- GOAL OF THE EXERCISE
Starting at the row that contains "Tiny photo for" and ending after the row that contains "Rastar Ferrari 499P 1:14 RC Auto Nu Kopen", write out those rows again with "Hiking shoes" substituted by "Walking shoes" and nothing else altered.

- MATERIAL SUPPLIED
▽
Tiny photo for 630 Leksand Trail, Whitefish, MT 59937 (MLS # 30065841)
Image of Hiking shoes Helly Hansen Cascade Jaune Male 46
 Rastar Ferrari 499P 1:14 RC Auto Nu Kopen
△
▽
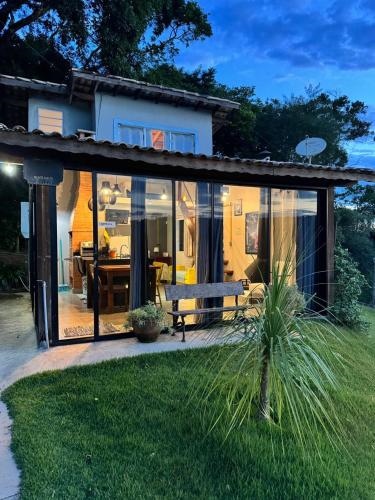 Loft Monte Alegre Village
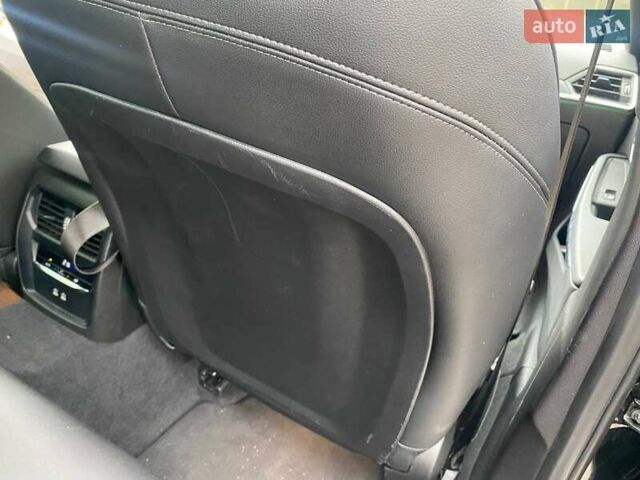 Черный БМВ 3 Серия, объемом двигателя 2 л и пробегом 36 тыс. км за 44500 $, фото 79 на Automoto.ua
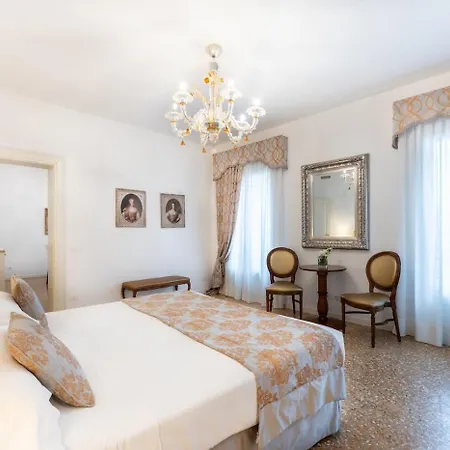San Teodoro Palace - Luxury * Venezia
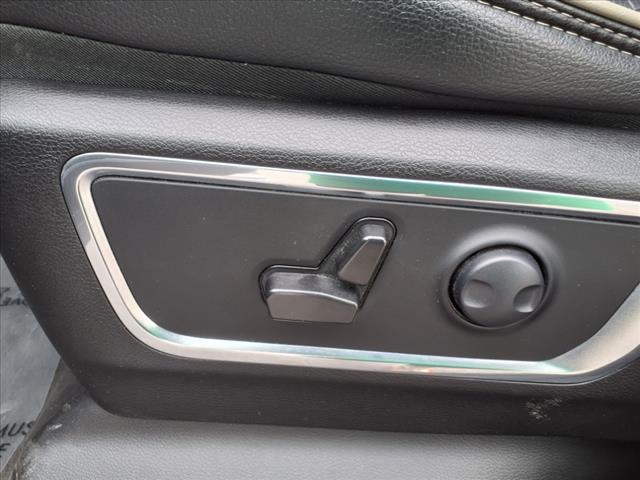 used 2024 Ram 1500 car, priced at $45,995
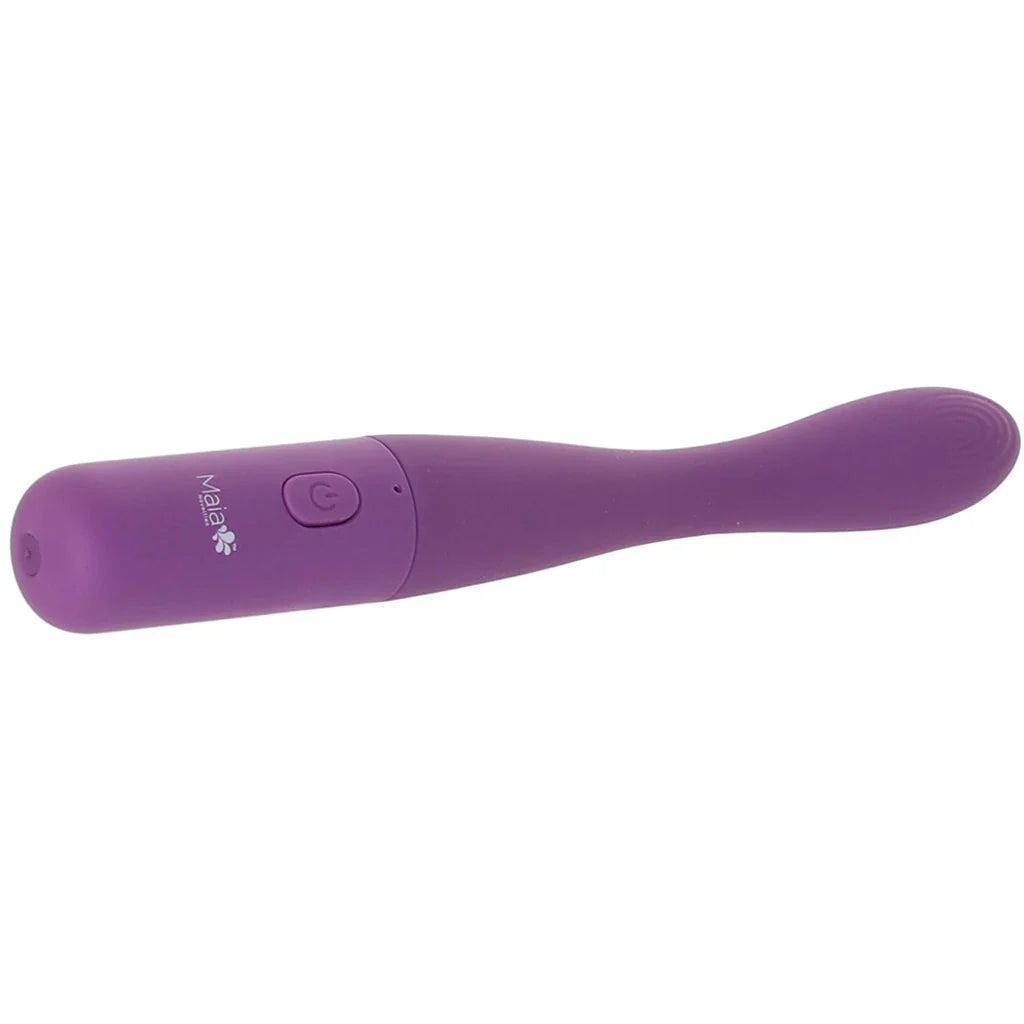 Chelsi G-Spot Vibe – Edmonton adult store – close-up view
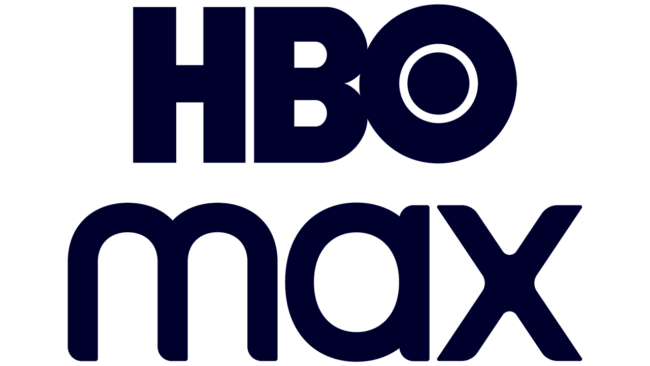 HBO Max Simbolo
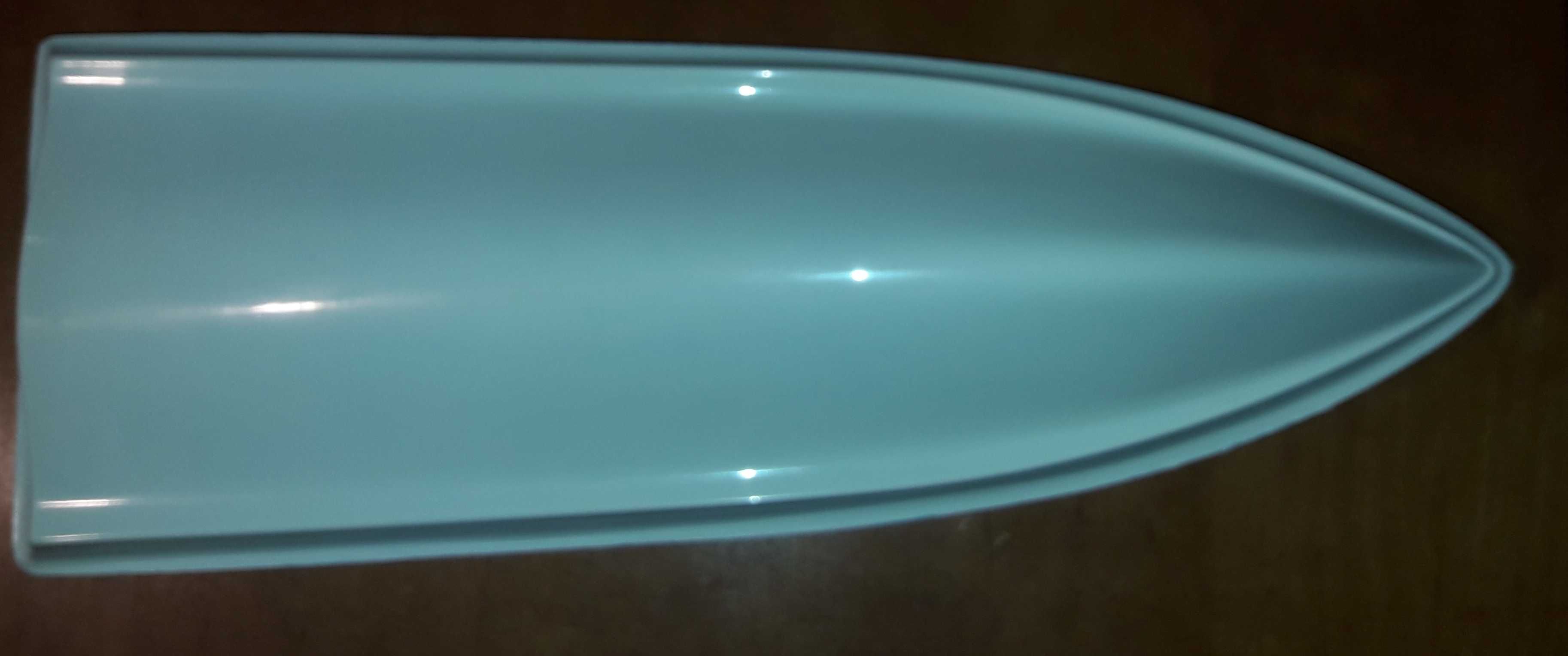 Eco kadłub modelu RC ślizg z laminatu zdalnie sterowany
△
▽
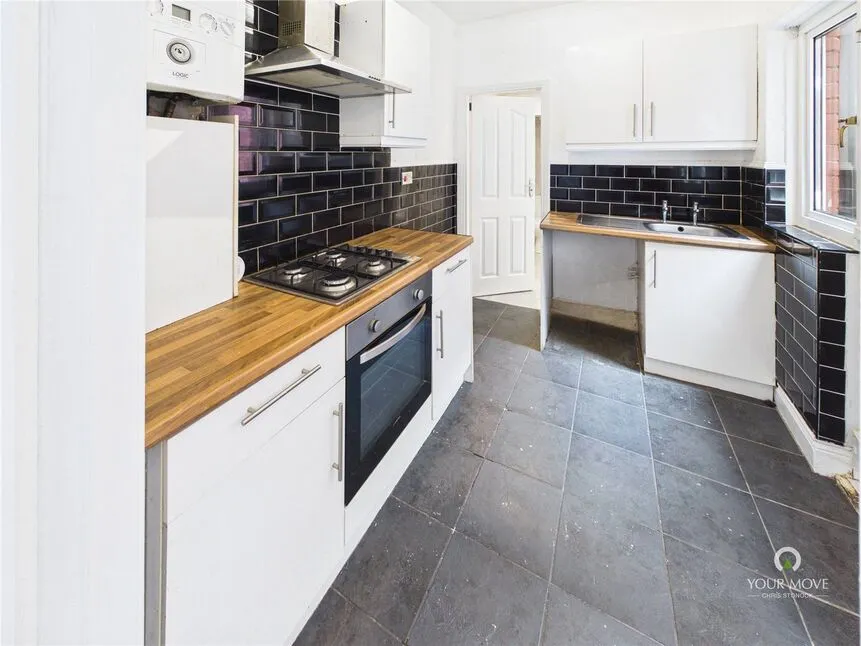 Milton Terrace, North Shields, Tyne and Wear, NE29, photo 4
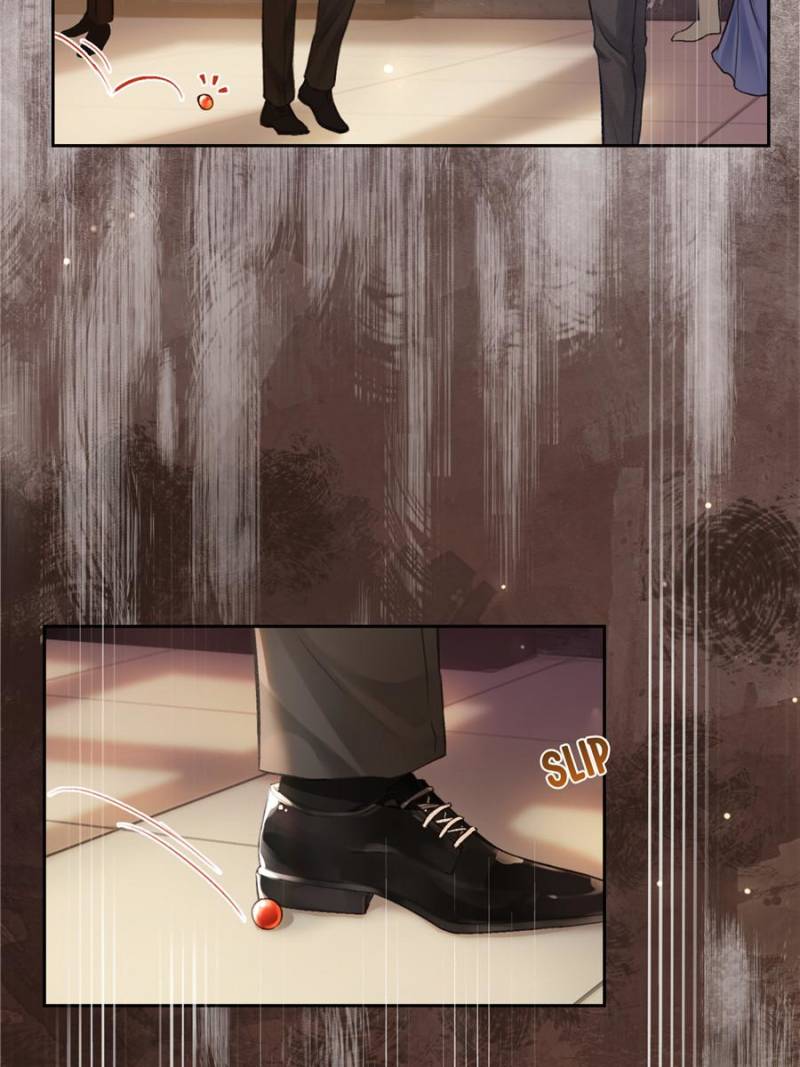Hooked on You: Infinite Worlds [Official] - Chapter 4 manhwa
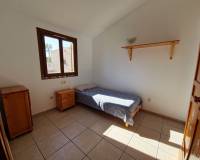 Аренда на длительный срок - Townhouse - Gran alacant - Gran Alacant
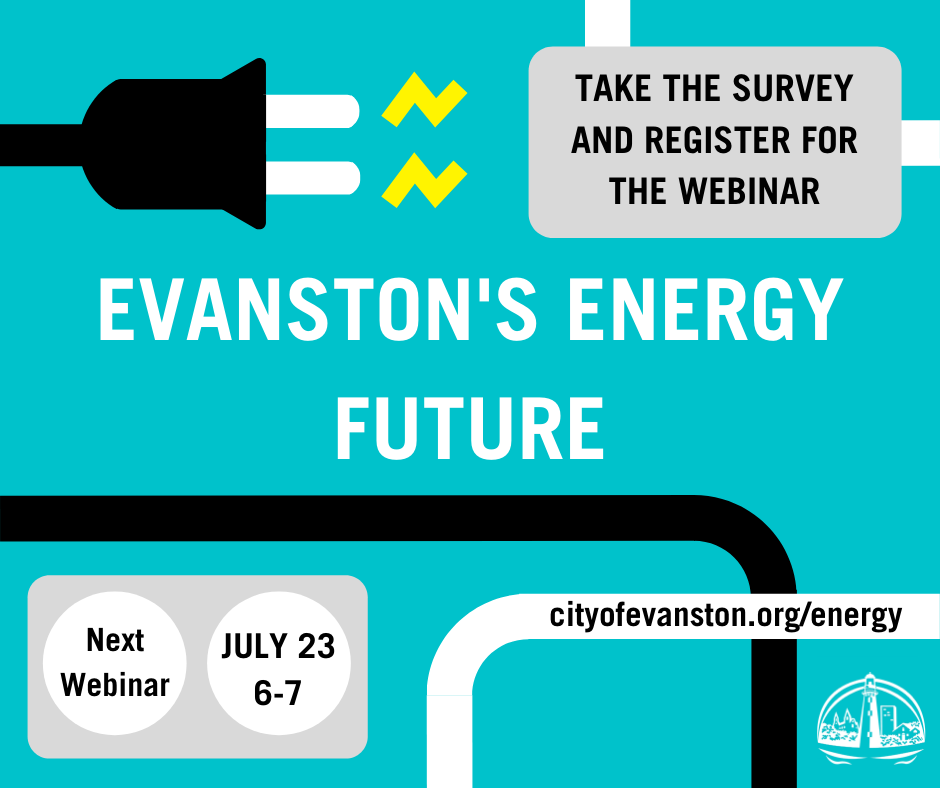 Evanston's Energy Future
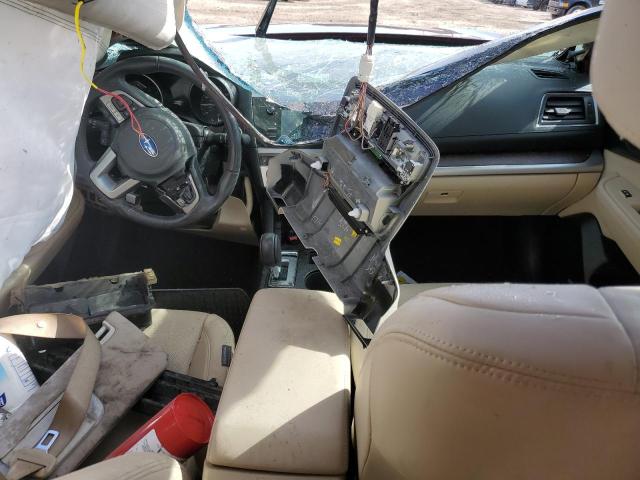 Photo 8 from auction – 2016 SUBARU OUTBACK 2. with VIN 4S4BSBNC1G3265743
△
- ANSWER TO THE PROBLEM
Tiny photo for 630 Leksand Trail, Whitefish, MT 59937 (MLS # 30065841)
Image of Walking shoes Helly Hansen Cascade Jaune Male 46
 Rastar Ferrari 499P 1:14 RC Auto Nu Kopen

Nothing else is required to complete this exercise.